For those not familiar with the situation, Long Term Capital Management (LTCM) was a hedge fund run by John Meriwether, a legendary trader who, after a spectacular career, had left Salomon Brothers following a scandal over the purchase of US Treasury bonds. This had not tarnished his reputation or dented his confidence. Asked whether he believed in efficient markets, he replied: “I MAKE them efficient”. Moreover, the fund’s principal shareholders included two eminent experts in the “science” of risk, Myron Scholes and Robert Merton, who had been awarded the Nobel prize for economics in 1997 for their work on derivatives, and a dazzling array of professors of finance, young doctors of mathematics and physics and other “rocket scientists” capable of inventing extremely complex, daring and profitable financial schemes. The fund had investors that were the crème de la crème of society. (A hedge fund is a private investment partnership that is NOT subject to strict governmental oversight)
The fund’s operations were conducted in absolute secrecy. Investors who asked questions were told to take their money somewhere else. Nevertheless, despite the minimum initial payment of $10 million frozen for three years, there was a rush to invest and the results appeared to be well up to expectations.

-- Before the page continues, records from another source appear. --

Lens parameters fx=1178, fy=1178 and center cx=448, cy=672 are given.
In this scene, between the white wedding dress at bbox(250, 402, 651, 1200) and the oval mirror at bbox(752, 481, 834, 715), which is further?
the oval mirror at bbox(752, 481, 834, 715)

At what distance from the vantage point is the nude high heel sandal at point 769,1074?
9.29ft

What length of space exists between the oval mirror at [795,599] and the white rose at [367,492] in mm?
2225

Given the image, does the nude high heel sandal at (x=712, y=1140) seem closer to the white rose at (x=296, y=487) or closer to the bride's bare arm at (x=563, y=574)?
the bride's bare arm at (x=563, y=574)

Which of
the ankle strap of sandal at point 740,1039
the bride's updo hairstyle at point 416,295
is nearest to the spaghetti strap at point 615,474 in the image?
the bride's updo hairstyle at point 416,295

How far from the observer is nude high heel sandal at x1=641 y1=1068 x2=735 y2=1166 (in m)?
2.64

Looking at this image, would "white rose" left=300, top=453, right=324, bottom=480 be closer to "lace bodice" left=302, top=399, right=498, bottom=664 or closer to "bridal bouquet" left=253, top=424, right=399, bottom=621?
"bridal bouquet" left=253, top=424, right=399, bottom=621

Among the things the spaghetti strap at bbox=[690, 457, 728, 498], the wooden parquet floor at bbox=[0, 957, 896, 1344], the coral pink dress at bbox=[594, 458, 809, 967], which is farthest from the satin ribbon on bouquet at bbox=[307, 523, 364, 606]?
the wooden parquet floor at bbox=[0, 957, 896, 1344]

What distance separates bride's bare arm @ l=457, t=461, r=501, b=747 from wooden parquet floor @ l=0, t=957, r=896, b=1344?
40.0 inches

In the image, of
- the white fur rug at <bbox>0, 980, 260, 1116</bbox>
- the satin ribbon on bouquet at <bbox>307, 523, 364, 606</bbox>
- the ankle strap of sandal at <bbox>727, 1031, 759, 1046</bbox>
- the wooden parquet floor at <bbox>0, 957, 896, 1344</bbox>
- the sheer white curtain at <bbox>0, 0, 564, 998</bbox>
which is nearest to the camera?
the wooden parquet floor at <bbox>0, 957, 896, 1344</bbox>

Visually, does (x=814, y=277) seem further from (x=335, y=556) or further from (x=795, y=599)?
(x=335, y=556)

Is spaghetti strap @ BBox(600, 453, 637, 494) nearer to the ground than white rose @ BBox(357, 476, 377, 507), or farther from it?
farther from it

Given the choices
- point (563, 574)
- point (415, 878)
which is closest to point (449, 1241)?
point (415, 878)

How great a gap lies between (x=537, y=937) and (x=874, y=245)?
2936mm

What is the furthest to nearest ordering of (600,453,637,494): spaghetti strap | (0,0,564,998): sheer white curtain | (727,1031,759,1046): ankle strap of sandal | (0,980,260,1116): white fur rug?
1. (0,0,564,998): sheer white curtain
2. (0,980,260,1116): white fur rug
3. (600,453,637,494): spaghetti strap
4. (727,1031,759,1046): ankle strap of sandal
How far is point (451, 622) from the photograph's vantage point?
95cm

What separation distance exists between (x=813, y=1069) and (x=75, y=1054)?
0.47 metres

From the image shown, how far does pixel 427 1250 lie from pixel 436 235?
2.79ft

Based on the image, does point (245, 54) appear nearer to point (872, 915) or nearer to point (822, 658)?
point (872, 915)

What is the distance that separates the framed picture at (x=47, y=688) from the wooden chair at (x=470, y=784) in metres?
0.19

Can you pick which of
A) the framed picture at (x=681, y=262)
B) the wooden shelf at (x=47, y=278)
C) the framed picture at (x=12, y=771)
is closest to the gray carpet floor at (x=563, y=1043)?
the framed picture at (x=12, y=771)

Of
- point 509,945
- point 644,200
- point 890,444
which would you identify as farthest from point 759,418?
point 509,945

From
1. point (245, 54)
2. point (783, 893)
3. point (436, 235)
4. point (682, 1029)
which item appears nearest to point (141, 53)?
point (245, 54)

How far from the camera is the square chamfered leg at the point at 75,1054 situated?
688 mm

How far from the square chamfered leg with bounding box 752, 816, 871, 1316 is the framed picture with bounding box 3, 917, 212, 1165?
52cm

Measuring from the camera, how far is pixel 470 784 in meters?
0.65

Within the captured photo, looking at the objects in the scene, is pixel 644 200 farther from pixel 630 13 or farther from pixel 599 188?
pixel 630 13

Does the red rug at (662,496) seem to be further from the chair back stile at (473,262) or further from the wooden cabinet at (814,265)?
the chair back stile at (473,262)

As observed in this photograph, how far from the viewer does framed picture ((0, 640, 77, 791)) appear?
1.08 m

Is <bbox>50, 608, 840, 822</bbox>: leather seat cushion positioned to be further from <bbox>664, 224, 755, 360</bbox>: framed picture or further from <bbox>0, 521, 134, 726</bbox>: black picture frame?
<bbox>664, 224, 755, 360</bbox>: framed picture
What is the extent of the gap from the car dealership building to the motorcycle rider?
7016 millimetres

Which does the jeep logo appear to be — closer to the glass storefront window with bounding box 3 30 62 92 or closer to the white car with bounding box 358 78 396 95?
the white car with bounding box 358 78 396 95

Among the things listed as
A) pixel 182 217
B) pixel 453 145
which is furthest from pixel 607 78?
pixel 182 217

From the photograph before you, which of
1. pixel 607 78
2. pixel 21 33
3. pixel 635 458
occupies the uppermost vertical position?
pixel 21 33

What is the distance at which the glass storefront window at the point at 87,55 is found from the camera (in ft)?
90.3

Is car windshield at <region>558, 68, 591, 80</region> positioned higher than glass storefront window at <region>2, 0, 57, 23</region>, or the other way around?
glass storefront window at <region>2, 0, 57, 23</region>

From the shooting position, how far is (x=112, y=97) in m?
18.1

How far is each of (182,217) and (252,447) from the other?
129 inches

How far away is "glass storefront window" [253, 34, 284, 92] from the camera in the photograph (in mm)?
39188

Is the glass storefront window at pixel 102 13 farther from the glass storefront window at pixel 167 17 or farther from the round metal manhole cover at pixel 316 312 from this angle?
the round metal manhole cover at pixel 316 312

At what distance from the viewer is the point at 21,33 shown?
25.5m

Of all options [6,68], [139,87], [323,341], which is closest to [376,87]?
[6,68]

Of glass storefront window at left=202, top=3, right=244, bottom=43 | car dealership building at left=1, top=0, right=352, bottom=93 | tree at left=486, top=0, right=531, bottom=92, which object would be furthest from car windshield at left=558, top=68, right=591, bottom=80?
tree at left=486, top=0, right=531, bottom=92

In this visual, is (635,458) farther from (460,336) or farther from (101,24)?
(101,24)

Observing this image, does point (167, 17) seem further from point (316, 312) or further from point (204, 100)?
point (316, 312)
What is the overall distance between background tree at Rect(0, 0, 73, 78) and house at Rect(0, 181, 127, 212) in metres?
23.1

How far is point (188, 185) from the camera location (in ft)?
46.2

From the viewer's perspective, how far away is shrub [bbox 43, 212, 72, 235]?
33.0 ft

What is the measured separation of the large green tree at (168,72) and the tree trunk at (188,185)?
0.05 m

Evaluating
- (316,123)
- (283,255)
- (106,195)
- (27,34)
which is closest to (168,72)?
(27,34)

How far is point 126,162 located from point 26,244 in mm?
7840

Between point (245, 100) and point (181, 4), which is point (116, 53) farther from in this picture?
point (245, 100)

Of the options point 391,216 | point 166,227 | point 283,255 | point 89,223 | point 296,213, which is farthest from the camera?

After taking 2% for “administrative expenses” and 25% of the profits, the fund was able to offer its shareholders returns of 42.8% in 1995, 40.8% in 1996, and “only” 17.1% in 1997 (the year of the Asian crisis).
But because of the reputation of the managers, big banks continued to lend massive amounts of money to the fund in terms of margin. The banks’ staggering lack of curiosity about the fund’s activities is particularly disturbing in view of the astronomical sums involved. At the beginning of the year, LTCM had capital of $4.8 billion, a portfolio of $200 billion (borrowing capacity in terms of leverage) and derivatives with a notional value of $1,250 billion. But in September, after mistakenly gambling on a convergence in interest rates, it found itself on the verge of bankruptcy.
William J. McDonough, president of the Federal Reserve Bank of New York, (who just announced retirement) called on the cream of the international financial establishment to refloat the fund which was virtually bankrupt. And, in only a few hours, 15 or so American and European institutions (including three French banks) came up with $3.5 billion in return for a 90% share in the fund and a promise that a supervisory board would be established
The CATO institute argues that the intervention also is having more serious long-term consequences: it encourages more calls for the regulation of hedge-fund activity, which may drive such activity further offshore; it implies a major open-ended extension of Federal Reserve responsibilities, without any congressional authorization; it implies a return to the discredited doctrine that the Fed should prevent the failure of large financial firms, which encourages irresponsible risk taking; and it undermines the moral authority of Fed policymakers in their efforts to encourage their counterparts in other countries to persevere with the difficult process of economic liberalization.